Some readers of this column may be surprised to hear this, but I'm an optimist. I tend to think just about anything can be fixed or improved with effort and that no task is insurmountable.

Thus, I offer 20 wishes and resolutions for the new year ahead. Some likely are on your list too.

In 2011 let's hope for:

1. Some good people to run for mayor — and no one who has a husband, wife, son, daughter-in-law, brother or distant cousins who want or expect city jobs or board appointments because they are so overly qualified.

2. No more blatant conflicts of interest at any level of local government. If it doesn't pass the smell test, hello — that means it stinks.

3. More businesses to open in the empty storefronts on the downtown square.

4. More tourists.

5. Fewer drunks, wife-beaters, child molesters and drug dealers on the jail log each week.

6. More people walking on the River Walk.

7. Fewer people walking on the dangerous Texas Drive hill.

8. Forward momentum for Oakdale Park — and that no one gets electrocuted before the city fixes the utilities there.

9. No more lunches at Hooters or elsewhere on the city tab, regardless of what a great job somebody does and what great wings they have. If you want a reward for working hard, get a barbecue sandwich or a burger like the rest of us.

10. Diligent background checks performed on all city, county, school district and other government employees. That way there will be no surprises later on.
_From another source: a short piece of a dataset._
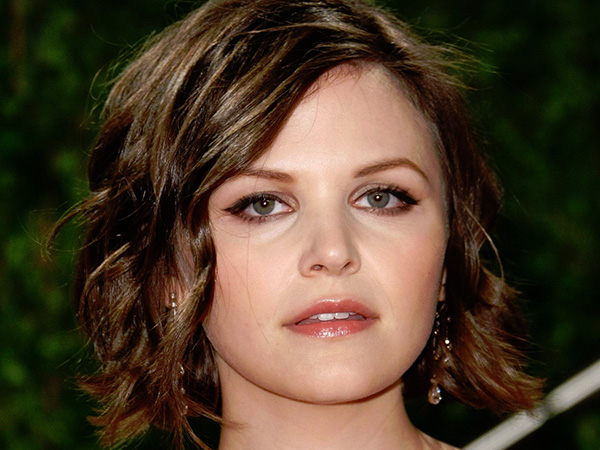 24 Short Hairstyles For Women With Round Faces To Die For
11. No more front-page stories that have to use graphic language to convey the criminal backgrounds of government employees. We really don't want to sell newspapers that way, but sometimes it's necessary. The truth is shocking sometimes and sugar-coating it doesn't help.

12. More turnout in local elections. If you don't vote, it's hard to complain when elected officials don't behave the way you want them to.

13. More participation in serving on city boards and commissions. The same people keep turning up. And there are some great folks, but it's time for other people to step up to the plate and relieve the pitcher.

14. More civility. People should be able to disagree without demonizing each other, especially when it comes to politics.

And now for the resolutions:

15. I resolve to triple- and quadruple-check the spellings of names and to get them right. Okay, Brent Ferren, Chris Hunter and other people whose names I've mangled?

16. To do a better job of covering Glen Rose ISD and Walnut Springs ISD. Students are our future and what happens to them every day is important.

17. To always deal in a straightforward manner with people. My office is always open to anyone who wants to come in and talk to me. Or call me at 897-2282 if you have a story idea or a concern.

18. To bring the Reporter in line with other media with better online coverage and, yes, audio and video. I got a Flip video camera and I'm ready to play with it. So smile!

19. To clone myself so I can be everywhere at once.

20. To never forget who I work for — you, our readers.